»»

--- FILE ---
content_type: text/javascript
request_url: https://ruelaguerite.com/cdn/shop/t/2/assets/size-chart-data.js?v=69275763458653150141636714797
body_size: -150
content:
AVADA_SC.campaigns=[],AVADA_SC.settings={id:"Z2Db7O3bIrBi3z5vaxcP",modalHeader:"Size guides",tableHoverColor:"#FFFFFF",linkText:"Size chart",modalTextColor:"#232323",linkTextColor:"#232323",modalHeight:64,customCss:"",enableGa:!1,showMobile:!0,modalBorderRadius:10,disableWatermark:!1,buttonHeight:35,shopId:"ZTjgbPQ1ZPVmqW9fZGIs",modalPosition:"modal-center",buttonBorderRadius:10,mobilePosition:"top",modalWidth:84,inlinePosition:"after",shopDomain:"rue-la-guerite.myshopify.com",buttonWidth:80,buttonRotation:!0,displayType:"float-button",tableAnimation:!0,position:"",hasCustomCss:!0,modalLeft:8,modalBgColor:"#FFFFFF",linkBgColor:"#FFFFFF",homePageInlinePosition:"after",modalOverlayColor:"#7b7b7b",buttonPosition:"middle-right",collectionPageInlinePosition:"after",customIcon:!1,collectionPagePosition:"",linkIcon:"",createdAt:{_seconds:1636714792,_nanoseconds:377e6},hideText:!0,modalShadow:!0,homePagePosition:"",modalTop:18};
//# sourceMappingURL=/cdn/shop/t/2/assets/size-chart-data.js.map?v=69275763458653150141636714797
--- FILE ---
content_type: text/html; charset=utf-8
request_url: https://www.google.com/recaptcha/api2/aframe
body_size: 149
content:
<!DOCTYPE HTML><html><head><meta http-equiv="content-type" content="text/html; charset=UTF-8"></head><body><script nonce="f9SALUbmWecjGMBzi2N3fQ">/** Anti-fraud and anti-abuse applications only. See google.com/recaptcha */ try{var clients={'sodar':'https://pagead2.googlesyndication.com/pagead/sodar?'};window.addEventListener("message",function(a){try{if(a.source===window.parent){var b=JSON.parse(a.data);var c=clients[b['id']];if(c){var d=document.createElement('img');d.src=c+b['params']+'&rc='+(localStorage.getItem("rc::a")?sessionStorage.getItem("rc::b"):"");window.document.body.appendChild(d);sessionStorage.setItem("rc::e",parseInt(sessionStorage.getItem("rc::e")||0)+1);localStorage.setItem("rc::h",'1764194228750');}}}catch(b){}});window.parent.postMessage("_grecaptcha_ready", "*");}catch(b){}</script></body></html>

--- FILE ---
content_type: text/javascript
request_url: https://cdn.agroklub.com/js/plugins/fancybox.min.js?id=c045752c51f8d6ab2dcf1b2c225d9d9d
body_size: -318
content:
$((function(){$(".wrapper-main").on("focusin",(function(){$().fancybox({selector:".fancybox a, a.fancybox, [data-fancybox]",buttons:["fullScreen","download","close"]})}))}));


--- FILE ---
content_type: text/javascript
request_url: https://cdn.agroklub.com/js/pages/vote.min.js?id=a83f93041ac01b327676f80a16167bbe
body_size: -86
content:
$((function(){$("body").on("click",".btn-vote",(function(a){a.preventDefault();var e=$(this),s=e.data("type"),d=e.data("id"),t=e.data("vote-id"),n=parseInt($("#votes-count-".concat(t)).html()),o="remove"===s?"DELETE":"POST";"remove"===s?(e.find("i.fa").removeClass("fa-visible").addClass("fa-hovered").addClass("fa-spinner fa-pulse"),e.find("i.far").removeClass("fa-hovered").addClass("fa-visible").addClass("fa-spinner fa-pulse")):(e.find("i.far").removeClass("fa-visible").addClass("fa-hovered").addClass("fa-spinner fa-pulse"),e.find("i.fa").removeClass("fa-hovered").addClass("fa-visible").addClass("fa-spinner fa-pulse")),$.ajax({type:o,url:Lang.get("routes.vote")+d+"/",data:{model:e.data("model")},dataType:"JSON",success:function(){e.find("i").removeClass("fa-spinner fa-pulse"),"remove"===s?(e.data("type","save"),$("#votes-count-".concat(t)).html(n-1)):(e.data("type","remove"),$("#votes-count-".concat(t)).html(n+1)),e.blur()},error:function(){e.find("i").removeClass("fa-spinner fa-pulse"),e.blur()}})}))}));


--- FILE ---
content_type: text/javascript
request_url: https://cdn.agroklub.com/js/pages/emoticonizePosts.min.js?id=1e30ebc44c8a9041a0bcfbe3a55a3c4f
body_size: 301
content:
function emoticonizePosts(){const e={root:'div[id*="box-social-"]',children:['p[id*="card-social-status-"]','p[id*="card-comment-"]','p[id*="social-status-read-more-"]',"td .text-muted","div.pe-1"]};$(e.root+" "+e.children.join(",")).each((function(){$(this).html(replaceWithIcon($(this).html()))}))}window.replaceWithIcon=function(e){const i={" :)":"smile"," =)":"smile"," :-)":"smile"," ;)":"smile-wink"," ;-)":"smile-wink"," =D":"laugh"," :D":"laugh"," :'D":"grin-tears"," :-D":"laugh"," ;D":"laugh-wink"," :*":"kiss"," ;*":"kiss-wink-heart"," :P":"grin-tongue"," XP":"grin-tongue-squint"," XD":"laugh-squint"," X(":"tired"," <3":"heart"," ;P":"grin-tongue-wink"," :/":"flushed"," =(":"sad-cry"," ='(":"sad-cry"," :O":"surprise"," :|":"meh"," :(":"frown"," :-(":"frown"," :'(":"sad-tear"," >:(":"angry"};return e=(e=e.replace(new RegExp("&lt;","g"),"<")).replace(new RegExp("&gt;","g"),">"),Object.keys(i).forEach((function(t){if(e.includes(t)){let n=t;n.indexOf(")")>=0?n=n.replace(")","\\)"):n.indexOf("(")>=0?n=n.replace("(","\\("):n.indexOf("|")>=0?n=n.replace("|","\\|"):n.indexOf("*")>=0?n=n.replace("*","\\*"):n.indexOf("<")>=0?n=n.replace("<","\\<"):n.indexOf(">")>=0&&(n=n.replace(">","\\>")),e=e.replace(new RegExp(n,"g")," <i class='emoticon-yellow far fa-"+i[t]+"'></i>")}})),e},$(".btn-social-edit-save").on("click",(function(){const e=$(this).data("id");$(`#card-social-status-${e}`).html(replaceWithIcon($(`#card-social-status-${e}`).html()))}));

««

*Exercise prompt*. The response should consist of all the entries, copied without any alteration.

*Task output*.
--- FILE ---
content_type: text/javascript
request_url: https://ruelaguerite.com/cdn/shop/t/2/assets/size-chart-data.js?v=69275763458653150141636714797
body_size: -150
content:
AVADA_SC.campaigns=[],AVADA_SC.settings={id:"Z2Db7O3bIrBi3z5vaxcP",modalHeader:"Size guides",tableHoverColor:"#FFFFFF",linkText:"Size chart",modalTextColor:"#232323",linkTextColor:"#232323",modalHeight:64,customCss:"",enableGa:!1,showMobile:!0,modalBorderRadius:10,disableWatermark:!1,buttonHeight:35,shopId:"ZTjgbPQ1ZPVmqW9fZGIs",modalPosition:"modal-center",buttonBorderRadius:10,mobilePosition:"top",modalWidth:84,inlinePosition:"after",shopDomain:"rue-la-guerite.myshopify.com",buttonWidth:80,buttonRotation:!0,displayType:"float-button",tableAnimation:!0,position:"",hasCustomCss:!0,modalLeft:8,modalBgColor:"#FFFFFF",linkBgColor:"#FFFFFF",homePageInlinePosition:"after",modalOverlayColor:"#7b7b7b",buttonPosition:"middle-right",collectionPageInlinePosition:"after",customIcon:!1,collectionPagePosition:"",linkIcon:"",createdAt:{_seconds:1636714792,_nanoseconds:377e6},hideText:!0,modalShadow:!0,homePagePosition:"",modalTop:18};
//# sourceMappingURL=/cdn/shop/t/2/assets/size-chart-data.js.map?v=69275763458653150141636714797
--- FILE ---
content_type: text/html; charset=utf-8
request_url: https://www.google.com/recaptcha/api2/aframe
body_size: 149
content:
<!DOCTYPE HTML><html><head><meta http-equiv="content-type" content="text/html; charset=UTF-8"></head><body><script nonce="f9SALUbmWecjGMBzi2N3fQ">/** Anti-fraud and anti-abuse applications only. See google.com/recaptcha */ try{var clients={'sodar':'https://pagead2.googlesyndication.com/pagead/sodar?'};window.addEventListener("message",function(a){try{if(a.source===window.parent){var b=JSON.parse(a.data);var c=clients[b['id']];if(c){var d=document.createElement('img');d.src=c+b['params']+'&rc='+(localStorage.getItem("rc::a")?sessionStorage.getItem("rc::b"):"");window.document.body.appendChild(d);sessionStorage.setItem("rc::e",parseInt(sessionStorage.getItem("rc::e")||0)+1);localStorage.setItem("rc::h",'1764194228750');}}}catch(b){}});window.parent.postMessage("_grecaptcha_ready", "*");}catch(b){}</script></body></html>

--- FILE ---
content_type: text/javascript
request_url: https://cdn.agroklub.com/js/plugins/fancybox.min.js?id=c045752c51f8d6ab2dcf1b2c225d9d9d
body_size: -318
content:
$((function(){$(".wrapper-main").on("focusin",(function(){$().fancybox({selector:".fancybox a, a.fancybox, [data-fancybox]",buttons:["fullScreen","download","close"]})}))}));


--- FILE ---
content_type: text/javascript
request_url: https://cdn.agroklub.com/js/pages/vote.min.js?id=a83f93041ac01b327676f80a16167bbe
body_size: -86
content:
$((function(){$("body").on("click",".btn-vote",(function(a){a.preventDefault();var e=$(this),s=e.data("type"),d=e.data("id"),t=e.data("vote-id"),n=parseInt($("#votes-count-".concat(t)).html()),o="remove"===s?"DELETE":"POST";"remove"===s?(e.find("i.fa").removeClass("fa-visible").addClass("fa-hovered").addClass("fa-spinner fa-pulse"),e.find("i.far").removeClass("fa-hovered").addClass("fa-visible").addClass("fa-spinner fa-pulse")):(e.find("i.far").removeClass("fa-visible").addClass("fa-hovered").addClass("fa-spinner fa-pulse"),e.find("i.fa").removeClass("fa-hovered").addClass("fa-visible").addClass("fa-spinner fa-pulse")),$.ajax({type:o,url:Lang.get("routes.vote")+d+"/",data:{model:e.data("model")},dataType:"JSON",success:function(){e.find("i").removeClass("fa-spinner fa-pulse"),"remove"===s?(e.data("type","save"),$("#votes-count-".concat(t)).html(n-1)):(e.data("type","remove"),$("#votes-count-".concat(t)).html(n+1)),e.blur()},error:function(){e.find("i").removeClass("fa-spinner fa-pulse"),e.blur()}})}))}));


--- FILE ---
content_type: text/javascript
request_url: https://cdn.agroklub.com/js/pages/emoticonizePosts.min.js?id=1e30ebc44c8a9041a0bcfbe3a55a3c4f
body_size: 301
content:
function emoticonizePosts(){const e={root:'div[id*="box-social-"]',children:['p[id*="card-social-status-"]','p[id*="card-comment-"]','p[id*="social-status-read-more-"]',"td .text-muted","div.pe-1"]};$(e.root+" "+e.children.join(",")).each((function(){$(this).html(replaceWithIcon($(this).html()))}))}window.replaceWithIcon=function(e){const i={" :)":"smile"," =)":"smile"," :-)":"smile"," ;)":"smile-wink"," ;-)":"smile-wink"," =D":"laugh"," :D":"laugh"," :'D":"grin-tears"," :-D":"laugh"," ;D":"laugh-wink"," :*":"kiss"," ;*":"kiss-wink-heart"," :P":"grin-tongue"," XP":"grin-tongue-squint"," XD":"laugh-squint"," X(":"tired"," <3":"heart"," ;P":"grin-tongue-wink"," :/":"flushed"," =(":"sad-cry"," ='(":"sad-cry"," :O":"surprise"," :|":"meh"," :(":"frown"," :-(":"frown"," :'(":"sad-tear"," >:(":"angry"};return e=(e=e.replace(new RegExp("&lt;","g"),"<")).replace(new RegExp("&gt;","g"),">"),Object.keys(i).forEach((function(t){if(e.includes(t)){let n=t;n.indexOf(")")>=0?n=n.replace(")","\\)"):n.indexOf("(")>=0?n=n.replace("(","\\("):n.indexOf("|")>=0?n=n.replace("|","\\|"):n.indexOf("*")>=0?n=n.replace("*","\\*"):n.indexOf("<")>=0?n=n.replace("<","\\<"):n.indexOf(">")>=0&&(n=n.replace(">","\\>")),e=e.replace(new RegExp(n,"g")," <i class='emoticon-yellow far fa-"+i[t]+"'></i>")}})),e},$(".btn-social-edit-save").on("click",(function(){const e=$(this).data("id");$(`#card-social-status-${e}`).html(replaceWithIcon($(`#card-social-status-${e}`).html()))}));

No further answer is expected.